Creaky Highland Park Craftsman Could be Glorious for $1M

Highland Park Home

 

 

 

 

 

 

 

 

 

 

 

By Jenna Chandler 

Originally Published by Curbed LA

Don’t let the deteriorating shingles that cloak this grand Craftsman in Highland Park fool you. From the original built-ins to the moldings to the stained glass, the interior, though in need of some TLC, has held up pretty well over the last 106 years.

The two-story, four-bedroom residence, located just above York Boulevard, was erected in 1911 by a home builder named Harrison Biggs Heninger.

Heninger was one of the first real estate developers in Santa Ana. Together with his brother Martin, he constructed more than 150 houses in the then-rural Orange County neighborhood.

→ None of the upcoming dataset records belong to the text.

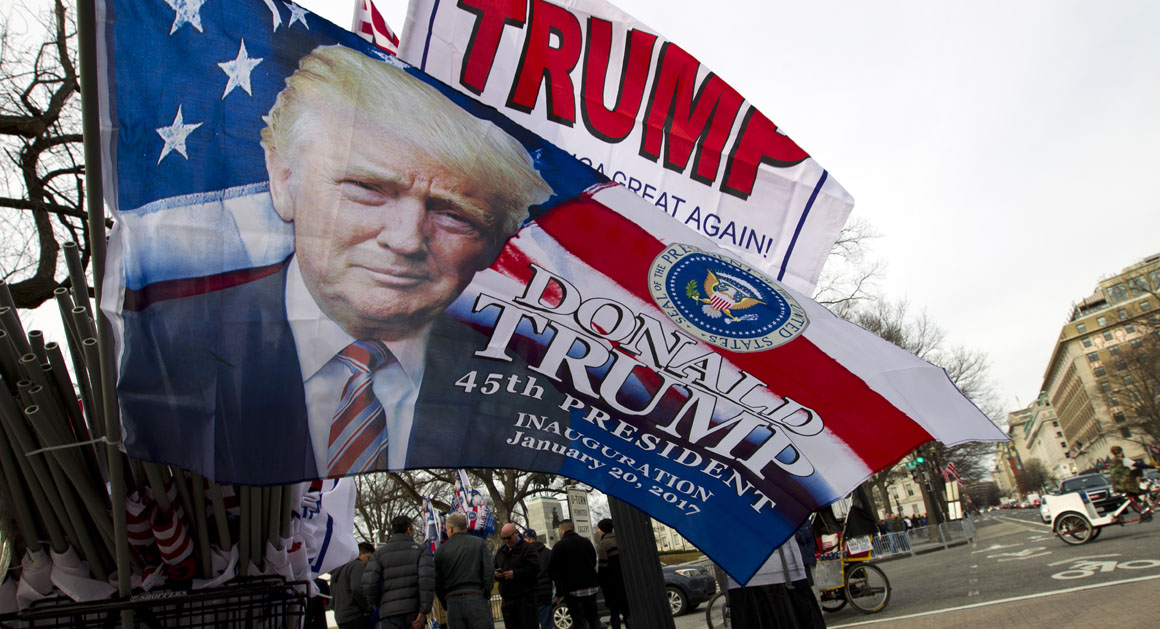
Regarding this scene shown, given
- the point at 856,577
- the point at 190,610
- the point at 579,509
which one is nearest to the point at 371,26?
the point at 190,610

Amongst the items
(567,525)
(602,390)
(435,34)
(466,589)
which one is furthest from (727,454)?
(567,525)

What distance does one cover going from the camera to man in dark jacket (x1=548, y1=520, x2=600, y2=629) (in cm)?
915

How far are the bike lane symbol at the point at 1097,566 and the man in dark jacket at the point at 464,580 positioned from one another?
7292 millimetres

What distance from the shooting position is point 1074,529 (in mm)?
15109

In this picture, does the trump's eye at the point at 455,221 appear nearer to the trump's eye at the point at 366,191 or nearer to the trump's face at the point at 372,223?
the trump's face at the point at 372,223

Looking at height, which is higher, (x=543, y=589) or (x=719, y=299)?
(x=719, y=299)

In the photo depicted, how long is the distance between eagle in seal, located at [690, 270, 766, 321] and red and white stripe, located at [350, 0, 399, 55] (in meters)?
3.78

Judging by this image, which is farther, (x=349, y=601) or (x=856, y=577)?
(x=856, y=577)

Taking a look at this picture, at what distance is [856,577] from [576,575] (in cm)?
399

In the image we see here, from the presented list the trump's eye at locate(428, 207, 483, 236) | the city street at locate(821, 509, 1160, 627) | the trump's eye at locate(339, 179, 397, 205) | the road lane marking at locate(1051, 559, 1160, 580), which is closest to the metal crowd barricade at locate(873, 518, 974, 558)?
the city street at locate(821, 509, 1160, 627)

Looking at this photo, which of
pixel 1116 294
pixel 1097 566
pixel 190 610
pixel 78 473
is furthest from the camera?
pixel 1116 294

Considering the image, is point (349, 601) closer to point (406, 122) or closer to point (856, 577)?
point (856, 577)

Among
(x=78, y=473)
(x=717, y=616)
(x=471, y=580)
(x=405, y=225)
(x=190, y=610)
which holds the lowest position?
(x=717, y=616)

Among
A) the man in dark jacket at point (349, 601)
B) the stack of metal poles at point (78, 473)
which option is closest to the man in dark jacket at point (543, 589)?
A: the man in dark jacket at point (349, 601)
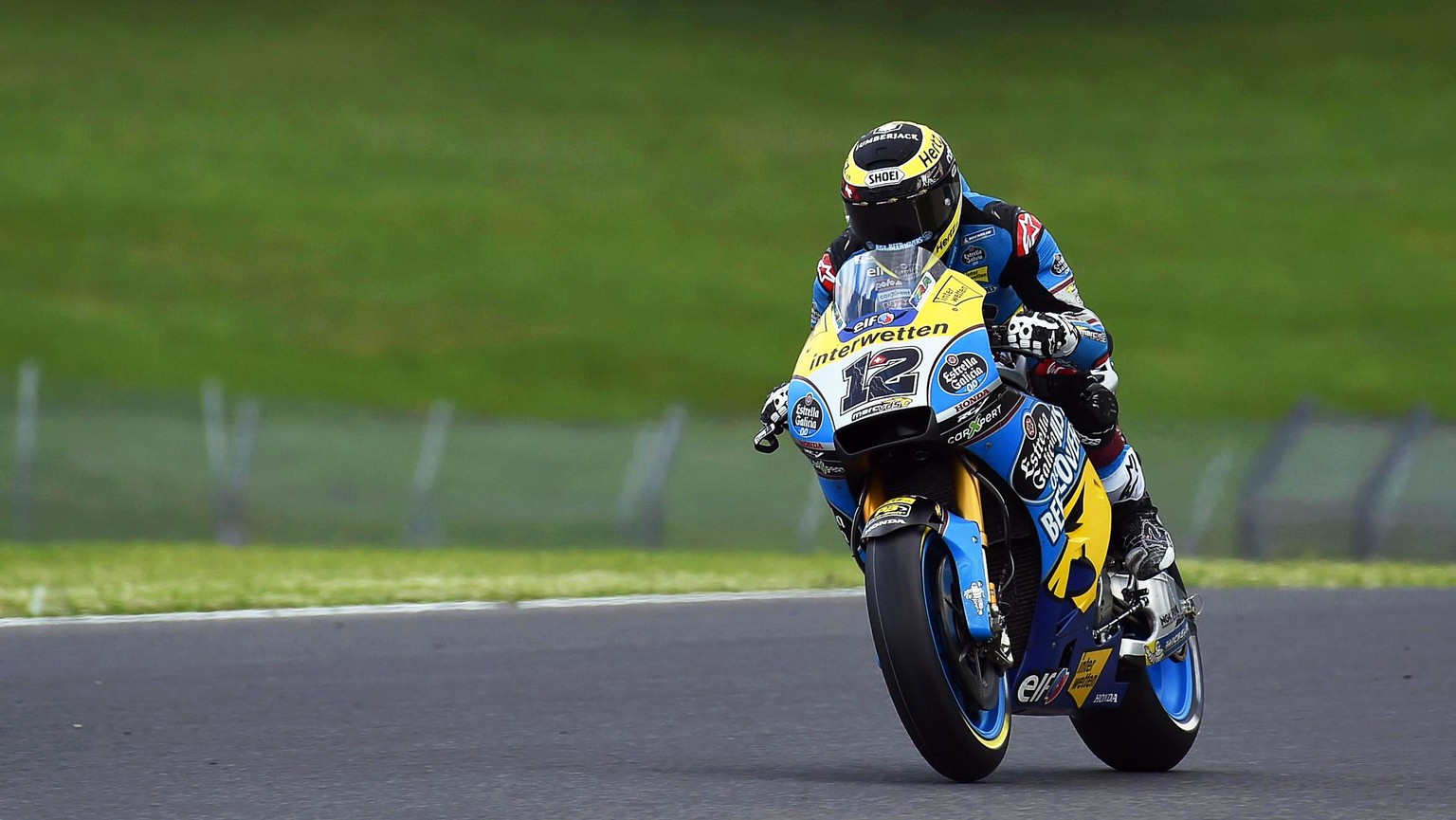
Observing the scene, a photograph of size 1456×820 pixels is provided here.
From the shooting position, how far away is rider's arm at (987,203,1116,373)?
21.1 feet

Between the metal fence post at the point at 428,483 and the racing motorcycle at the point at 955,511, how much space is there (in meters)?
13.7

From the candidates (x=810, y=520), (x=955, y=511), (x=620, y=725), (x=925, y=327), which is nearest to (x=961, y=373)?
(x=925, y=327)

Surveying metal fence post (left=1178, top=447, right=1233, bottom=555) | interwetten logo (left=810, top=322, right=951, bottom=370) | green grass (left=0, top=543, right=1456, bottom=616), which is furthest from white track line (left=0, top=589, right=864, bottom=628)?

Highland Park was pretty rural then, too. There weren’t any houses “on any of the roads intersecting with York (then itself a dirt road),” according to Tim Gregory, a Pasadena-based building biographer who compiled a short history of the property.

Heninger and his wife, Flora, chose the location because of its proximity to Occidental College, where their son later graduated. Plus, Heninger “liked being able to ride his horse downtown, take care of business, and return home in time for dinner, but not to be so close to the city as to have to see it,” according to their great-great-grandson Edward Reib.

Heninger lived in the house for just four years before his death, but Flora and their son continued to live there, and the house has remained in the family since.
 
In increasingly expensive Highland Park, restoring the Heninger home, which measures a generous 2,908 square feet, will be a pricey project. The property is listed for $1.089 million.